Handler, who has no children and has written two favorably reviewed novels for adults, said his goal "is to try and tell a more interesting tale" than one sees in most children's books. "The Lemony Snicket books all end as happily as they can." Handler said he came up with the pen name while doing research for his second novel. "I was contacting right-wing hate groups and I didn't want to give my real name and the name Lemony Snicket just popped into my head," recalled Handler, who immediately used it. "I had the name before anything else."

"Books that have a darker tone tend to resonate with kids," added Handler, who is planning to write 13 books about the Baudelaires and has written a screenplay for Nickelodeon. Many children's books, he said, convey the message that "everything will turn out all right if you behave. But as a young child, you see your own bad deeds go unpunished and your own good deeds go unrewarded." Children learn at a very early age that goodness does not necessarily triumph, he said.

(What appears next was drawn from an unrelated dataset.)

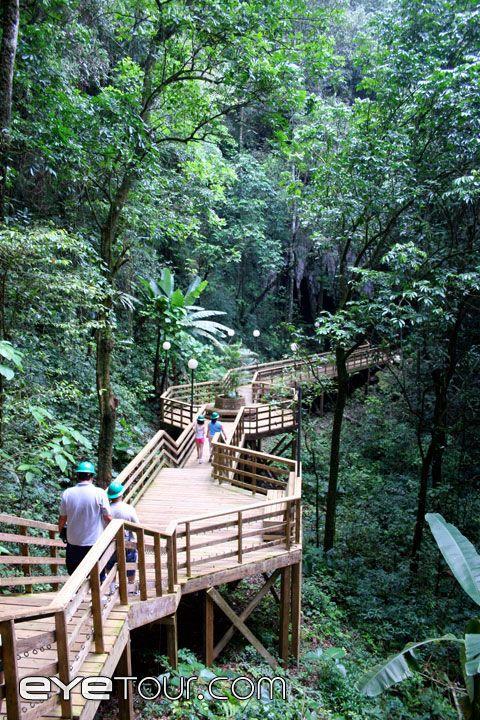 Parque de las Cavernas del Río Camuy- #PuertoRico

To Paramijt Joshi, chairman of psychiatry at Children's National Medical Center in Washington, stories about children confronting adversity can be therapeutic. "The most important thing is that a child gets the message 'You're not alone.' By reading, children can acknowledge that bad things can happen in the world and that other people experience them and can get beyond them. It's kind of like group therapy," said Joshi, who is unfamiliar with the Snicket series.

Handler, who is well into "The Carnivorous Carnival," the ninth book in the series, said children's reactions to his Snicket books haven't changed much in the past two months. "The only thing I've noticed is that now I'm often asked whether Count Olaf is a terrorist. I was never asked that before Sept. 11."